* begin Excerpt provided *

An open letter to men:
We love you, we really do. We know you're different than we are, and we like it that way.
It's true we often ask you to act more like we do. But if we're honest, we know - and you know - that our differences make things more interesting and exciting.
People often assume that we're more complicated than you are. Our whirling, swirling thoughts and emotions probably feel like an ever-changing cocktail of both nuance and volatility. But there's one thing almost all of us want from you, and it's the exact same thing you want from us.
We want you to be happy.
When you're not happy, we feel unappreciated and unloved.
It's true: just as our mood affects you, your moods affect us.
But what makes us feel loved is different than what makes you feel loved.
If you don't care what makes women happy or you're sick of trying to figure out female emotions, you can quit reading now. But if you're like most men, you've probably spent the better part of your life frustrated by females, and if you knew there was one simple thing that would make your woman happy, you would do it.
Well there is.
I've been listening to women talk and reading their letters for more than a decade, and when you cut through all the clutter, a single theme has emerged.
Women want men to care. We don't want you to merely be willing to engage in the activities that are important to us, we want you to want to, especially when it comes to the kids.
We don't just want you to watch your children; we want you to want to watch them. We don't want you to begrudgingly take the family to the fair; we want you to be delighted. We don't want you to complain about going shopping for a washing machine; we want you to take it in stride as part of running the family.
It may seem like telling us how inconvenienced you are or how much effort you had to put in would make us appreciate you even more for participating. But it doesn't.

* end Excerpt provided *

(Stated problem 1):
Locate each line in the entries that contains the string "instances", and copy those lines.
(Stated problem 2):
Write the next part of the open letter to men, picking up right after its final sentence.
The open letter to men has no connection to the entries that come after it.

* begin Dataset extract *

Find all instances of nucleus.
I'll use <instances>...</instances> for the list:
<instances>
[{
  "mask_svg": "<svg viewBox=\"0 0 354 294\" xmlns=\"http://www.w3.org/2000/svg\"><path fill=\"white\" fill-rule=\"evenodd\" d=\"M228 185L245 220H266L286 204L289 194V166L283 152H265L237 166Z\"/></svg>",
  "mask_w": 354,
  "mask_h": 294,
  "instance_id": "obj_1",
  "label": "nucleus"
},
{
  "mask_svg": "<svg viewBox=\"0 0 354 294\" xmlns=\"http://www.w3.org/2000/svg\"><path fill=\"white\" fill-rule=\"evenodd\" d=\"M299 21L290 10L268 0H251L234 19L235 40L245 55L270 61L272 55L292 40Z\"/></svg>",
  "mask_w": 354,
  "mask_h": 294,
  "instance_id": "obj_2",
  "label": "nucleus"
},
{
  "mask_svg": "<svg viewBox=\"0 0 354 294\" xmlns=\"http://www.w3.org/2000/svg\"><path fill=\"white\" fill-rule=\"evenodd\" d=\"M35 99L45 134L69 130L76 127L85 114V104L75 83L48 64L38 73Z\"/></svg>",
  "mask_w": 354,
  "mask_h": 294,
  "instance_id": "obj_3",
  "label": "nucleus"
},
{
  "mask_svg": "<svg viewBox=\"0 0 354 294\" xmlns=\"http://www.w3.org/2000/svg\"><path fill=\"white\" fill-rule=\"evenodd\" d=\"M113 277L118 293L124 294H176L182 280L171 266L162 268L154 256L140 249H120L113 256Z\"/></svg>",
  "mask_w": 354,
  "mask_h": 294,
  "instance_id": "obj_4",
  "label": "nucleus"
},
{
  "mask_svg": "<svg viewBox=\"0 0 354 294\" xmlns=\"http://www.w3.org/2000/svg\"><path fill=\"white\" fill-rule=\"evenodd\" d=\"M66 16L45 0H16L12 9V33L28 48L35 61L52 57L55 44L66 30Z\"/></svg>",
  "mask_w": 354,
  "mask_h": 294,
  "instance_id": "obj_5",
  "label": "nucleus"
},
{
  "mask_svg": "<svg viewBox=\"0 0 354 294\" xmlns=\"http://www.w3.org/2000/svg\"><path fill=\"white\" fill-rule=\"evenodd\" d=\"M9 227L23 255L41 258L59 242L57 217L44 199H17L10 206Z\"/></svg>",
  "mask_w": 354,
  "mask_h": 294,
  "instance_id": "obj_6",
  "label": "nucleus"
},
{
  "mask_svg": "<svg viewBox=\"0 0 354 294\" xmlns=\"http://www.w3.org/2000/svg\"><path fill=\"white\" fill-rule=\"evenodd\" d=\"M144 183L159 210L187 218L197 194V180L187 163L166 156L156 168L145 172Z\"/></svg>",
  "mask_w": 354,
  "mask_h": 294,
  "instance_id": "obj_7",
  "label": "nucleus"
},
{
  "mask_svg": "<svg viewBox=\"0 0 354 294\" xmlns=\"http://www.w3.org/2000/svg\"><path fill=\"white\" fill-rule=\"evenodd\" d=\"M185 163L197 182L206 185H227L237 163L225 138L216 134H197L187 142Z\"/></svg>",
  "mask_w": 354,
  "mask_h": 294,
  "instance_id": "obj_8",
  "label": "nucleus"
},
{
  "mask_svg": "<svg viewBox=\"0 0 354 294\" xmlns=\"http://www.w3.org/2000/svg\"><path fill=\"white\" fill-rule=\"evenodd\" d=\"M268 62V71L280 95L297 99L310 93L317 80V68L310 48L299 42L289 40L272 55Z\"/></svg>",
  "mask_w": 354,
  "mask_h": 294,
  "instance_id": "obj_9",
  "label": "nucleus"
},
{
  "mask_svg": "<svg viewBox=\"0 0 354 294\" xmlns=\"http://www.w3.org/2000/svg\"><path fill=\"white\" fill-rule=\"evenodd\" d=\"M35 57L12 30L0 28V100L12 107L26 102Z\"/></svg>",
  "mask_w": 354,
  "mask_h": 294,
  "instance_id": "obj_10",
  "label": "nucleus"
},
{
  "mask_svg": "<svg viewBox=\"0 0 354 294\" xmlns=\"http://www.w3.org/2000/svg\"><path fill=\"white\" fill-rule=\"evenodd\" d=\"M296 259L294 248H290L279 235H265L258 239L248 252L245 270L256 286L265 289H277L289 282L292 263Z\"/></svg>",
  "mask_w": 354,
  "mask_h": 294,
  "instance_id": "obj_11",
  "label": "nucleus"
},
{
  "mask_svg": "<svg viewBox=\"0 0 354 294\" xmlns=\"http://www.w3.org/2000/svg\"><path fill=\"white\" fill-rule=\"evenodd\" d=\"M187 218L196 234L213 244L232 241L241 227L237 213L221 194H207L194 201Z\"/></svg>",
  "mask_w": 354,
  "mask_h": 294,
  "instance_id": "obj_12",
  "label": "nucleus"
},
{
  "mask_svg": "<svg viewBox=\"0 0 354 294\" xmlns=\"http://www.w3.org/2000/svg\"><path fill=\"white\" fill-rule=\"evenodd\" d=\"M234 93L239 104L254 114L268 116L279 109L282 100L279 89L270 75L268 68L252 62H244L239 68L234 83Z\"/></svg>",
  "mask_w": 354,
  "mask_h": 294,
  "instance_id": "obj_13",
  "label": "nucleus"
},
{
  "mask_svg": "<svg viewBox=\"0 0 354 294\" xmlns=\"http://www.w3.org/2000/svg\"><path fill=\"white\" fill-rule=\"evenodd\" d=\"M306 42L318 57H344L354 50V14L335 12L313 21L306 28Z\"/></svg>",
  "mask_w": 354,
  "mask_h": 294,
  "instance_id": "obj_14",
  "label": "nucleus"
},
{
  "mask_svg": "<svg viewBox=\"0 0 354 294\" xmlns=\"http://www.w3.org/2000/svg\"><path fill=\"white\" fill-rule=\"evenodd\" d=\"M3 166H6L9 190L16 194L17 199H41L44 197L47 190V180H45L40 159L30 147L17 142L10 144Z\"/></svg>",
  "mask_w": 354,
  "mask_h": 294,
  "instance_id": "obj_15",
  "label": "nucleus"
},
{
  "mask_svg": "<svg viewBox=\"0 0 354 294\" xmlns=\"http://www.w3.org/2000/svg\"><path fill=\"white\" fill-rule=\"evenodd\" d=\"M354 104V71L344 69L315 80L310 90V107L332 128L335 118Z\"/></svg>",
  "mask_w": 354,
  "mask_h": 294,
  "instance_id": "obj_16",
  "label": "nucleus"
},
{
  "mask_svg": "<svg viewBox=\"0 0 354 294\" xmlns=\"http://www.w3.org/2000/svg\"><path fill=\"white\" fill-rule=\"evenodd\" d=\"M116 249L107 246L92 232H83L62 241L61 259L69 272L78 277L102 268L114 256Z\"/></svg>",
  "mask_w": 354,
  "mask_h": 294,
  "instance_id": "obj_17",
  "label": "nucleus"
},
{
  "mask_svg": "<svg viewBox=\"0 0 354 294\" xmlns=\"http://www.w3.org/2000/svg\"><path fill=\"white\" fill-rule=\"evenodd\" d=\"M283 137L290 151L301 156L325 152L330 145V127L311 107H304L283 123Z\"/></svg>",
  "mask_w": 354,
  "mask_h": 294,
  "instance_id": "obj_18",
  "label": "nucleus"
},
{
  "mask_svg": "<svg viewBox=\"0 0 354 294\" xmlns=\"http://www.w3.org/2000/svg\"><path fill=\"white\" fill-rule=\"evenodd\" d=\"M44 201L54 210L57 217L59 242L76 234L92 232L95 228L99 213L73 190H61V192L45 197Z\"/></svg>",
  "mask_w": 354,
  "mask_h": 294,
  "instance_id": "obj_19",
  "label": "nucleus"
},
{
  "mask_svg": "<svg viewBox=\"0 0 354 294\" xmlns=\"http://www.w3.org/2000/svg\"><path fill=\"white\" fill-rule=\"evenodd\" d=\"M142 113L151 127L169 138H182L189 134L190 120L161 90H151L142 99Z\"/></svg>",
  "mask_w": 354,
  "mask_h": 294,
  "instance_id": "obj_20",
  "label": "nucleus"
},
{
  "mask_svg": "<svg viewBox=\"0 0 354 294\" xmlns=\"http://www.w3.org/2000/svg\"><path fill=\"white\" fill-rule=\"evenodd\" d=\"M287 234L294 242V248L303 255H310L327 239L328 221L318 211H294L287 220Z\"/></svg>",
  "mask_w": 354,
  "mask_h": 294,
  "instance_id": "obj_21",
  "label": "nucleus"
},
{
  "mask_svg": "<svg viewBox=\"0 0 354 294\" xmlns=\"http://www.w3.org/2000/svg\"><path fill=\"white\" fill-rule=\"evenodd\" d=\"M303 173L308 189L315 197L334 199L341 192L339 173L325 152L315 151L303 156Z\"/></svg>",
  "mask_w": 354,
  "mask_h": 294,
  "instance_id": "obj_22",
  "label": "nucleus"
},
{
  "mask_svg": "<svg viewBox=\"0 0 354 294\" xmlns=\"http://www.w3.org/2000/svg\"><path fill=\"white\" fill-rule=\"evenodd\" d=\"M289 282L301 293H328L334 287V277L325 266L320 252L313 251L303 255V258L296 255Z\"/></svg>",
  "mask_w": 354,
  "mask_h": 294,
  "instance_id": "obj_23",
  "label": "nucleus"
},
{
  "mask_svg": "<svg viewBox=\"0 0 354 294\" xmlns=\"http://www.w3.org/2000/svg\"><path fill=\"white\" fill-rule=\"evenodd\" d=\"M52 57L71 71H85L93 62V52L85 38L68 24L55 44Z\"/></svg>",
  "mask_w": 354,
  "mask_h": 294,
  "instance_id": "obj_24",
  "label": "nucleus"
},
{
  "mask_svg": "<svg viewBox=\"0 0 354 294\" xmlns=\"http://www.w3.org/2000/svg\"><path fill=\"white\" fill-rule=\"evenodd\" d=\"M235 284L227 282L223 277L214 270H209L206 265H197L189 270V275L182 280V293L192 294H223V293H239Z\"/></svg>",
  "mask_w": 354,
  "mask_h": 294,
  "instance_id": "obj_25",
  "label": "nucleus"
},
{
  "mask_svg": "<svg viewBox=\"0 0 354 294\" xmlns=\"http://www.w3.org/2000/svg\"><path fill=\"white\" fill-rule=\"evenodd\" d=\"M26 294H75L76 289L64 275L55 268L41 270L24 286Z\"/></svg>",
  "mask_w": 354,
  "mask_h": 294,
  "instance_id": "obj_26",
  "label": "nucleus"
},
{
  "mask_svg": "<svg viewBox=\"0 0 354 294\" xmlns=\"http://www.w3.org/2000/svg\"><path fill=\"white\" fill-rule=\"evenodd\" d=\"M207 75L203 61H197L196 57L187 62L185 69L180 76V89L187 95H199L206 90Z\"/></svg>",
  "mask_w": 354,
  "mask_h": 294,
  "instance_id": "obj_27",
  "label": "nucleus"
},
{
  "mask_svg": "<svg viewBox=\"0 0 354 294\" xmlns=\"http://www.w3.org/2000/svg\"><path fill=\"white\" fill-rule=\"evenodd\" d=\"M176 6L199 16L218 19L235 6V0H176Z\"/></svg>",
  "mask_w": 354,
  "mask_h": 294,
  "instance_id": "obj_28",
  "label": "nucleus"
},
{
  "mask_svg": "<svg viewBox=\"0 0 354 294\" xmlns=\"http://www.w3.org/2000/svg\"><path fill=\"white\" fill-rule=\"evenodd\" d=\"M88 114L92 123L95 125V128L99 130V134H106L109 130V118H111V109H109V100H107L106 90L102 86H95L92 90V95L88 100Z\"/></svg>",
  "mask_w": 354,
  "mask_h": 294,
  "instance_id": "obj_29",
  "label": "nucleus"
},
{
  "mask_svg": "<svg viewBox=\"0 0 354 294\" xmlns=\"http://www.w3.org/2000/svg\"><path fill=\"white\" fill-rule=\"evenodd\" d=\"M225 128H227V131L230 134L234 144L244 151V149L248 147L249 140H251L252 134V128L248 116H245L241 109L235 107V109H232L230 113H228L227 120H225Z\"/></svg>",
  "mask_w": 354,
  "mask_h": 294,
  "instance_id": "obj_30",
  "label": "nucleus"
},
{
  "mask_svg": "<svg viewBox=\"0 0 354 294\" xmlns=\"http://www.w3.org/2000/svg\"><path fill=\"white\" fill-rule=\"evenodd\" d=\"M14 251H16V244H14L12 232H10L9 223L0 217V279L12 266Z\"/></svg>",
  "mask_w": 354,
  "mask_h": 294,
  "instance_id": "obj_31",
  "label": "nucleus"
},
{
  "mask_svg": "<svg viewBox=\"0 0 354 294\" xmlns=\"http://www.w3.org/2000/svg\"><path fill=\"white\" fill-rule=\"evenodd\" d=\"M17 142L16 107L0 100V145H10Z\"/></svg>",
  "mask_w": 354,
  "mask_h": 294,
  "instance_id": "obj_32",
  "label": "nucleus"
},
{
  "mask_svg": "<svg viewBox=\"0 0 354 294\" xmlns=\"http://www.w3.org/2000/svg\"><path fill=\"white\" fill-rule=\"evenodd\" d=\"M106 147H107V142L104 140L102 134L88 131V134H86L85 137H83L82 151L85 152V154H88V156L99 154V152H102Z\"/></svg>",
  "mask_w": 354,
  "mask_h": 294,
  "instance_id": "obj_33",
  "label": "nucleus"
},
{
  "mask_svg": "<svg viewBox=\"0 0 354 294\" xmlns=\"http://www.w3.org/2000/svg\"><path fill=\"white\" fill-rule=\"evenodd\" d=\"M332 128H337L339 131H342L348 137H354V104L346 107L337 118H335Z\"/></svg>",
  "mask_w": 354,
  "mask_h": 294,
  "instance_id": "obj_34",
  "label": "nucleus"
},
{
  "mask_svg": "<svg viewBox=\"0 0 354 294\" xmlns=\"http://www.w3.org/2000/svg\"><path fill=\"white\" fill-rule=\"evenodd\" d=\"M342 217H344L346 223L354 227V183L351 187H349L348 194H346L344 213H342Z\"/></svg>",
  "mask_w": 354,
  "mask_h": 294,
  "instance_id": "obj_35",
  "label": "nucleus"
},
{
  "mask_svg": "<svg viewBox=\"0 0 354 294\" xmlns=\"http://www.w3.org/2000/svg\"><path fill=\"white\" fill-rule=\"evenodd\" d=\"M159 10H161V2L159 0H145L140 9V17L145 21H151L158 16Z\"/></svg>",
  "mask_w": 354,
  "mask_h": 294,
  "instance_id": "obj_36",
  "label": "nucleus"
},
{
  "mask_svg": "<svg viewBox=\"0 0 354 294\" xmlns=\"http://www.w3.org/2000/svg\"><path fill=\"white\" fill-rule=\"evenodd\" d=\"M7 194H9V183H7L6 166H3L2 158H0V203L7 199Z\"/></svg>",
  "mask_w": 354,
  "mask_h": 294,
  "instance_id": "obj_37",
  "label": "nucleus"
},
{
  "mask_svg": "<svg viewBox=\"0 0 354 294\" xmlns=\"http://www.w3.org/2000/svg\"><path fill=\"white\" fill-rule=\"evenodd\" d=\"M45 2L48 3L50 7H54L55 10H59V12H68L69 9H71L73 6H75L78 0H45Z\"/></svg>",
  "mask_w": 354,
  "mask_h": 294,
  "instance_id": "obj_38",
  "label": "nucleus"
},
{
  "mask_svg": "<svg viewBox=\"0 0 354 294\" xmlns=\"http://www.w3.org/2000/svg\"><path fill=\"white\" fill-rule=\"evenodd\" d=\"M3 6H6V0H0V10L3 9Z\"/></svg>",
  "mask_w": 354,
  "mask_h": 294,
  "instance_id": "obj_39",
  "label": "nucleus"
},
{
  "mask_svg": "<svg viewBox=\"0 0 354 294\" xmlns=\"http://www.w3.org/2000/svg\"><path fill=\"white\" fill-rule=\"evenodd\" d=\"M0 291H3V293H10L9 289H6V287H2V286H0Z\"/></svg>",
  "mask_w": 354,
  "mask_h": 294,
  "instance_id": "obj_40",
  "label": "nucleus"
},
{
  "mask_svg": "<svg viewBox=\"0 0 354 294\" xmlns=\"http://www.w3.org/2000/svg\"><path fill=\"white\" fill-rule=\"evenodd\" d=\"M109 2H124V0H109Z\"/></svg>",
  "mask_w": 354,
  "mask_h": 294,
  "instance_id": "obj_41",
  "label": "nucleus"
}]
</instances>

* end Dataset extract *

(Exercise answer 1):
Find all instances of nucleus.
I'll use <instances>...</instances> for the list:
<instances>
</instances>

(Exercise answer 2):
We don't expect you to be enthusiastic about playing Scrabble with our Aunt Verna, but when you grumble about how hard it is to get home from work in time to tuck your children in, we interpret it to mean that you don't really want to do it in the first place, and that hurts.
You may think we're angry when we nag you to spend more time with your family, but we're actually sad.
After talking with literally thousands of women, especially mothers, I can tell you - every time a woman has to badger a man to become more engaged, a little piece of her heart breaks. When a man complains or seems to begrudge his own participation, the woman feels unloved. To us, reluctance to engage equals "I don't care."
I know I'm just presenting one side of this, but that's kind of the point. I'll leave to a man to explain the other side.
Here's the bottom line: women want men to be happy, and we desperately want participating in your family to be the thing that puts a big ole' smile on your face.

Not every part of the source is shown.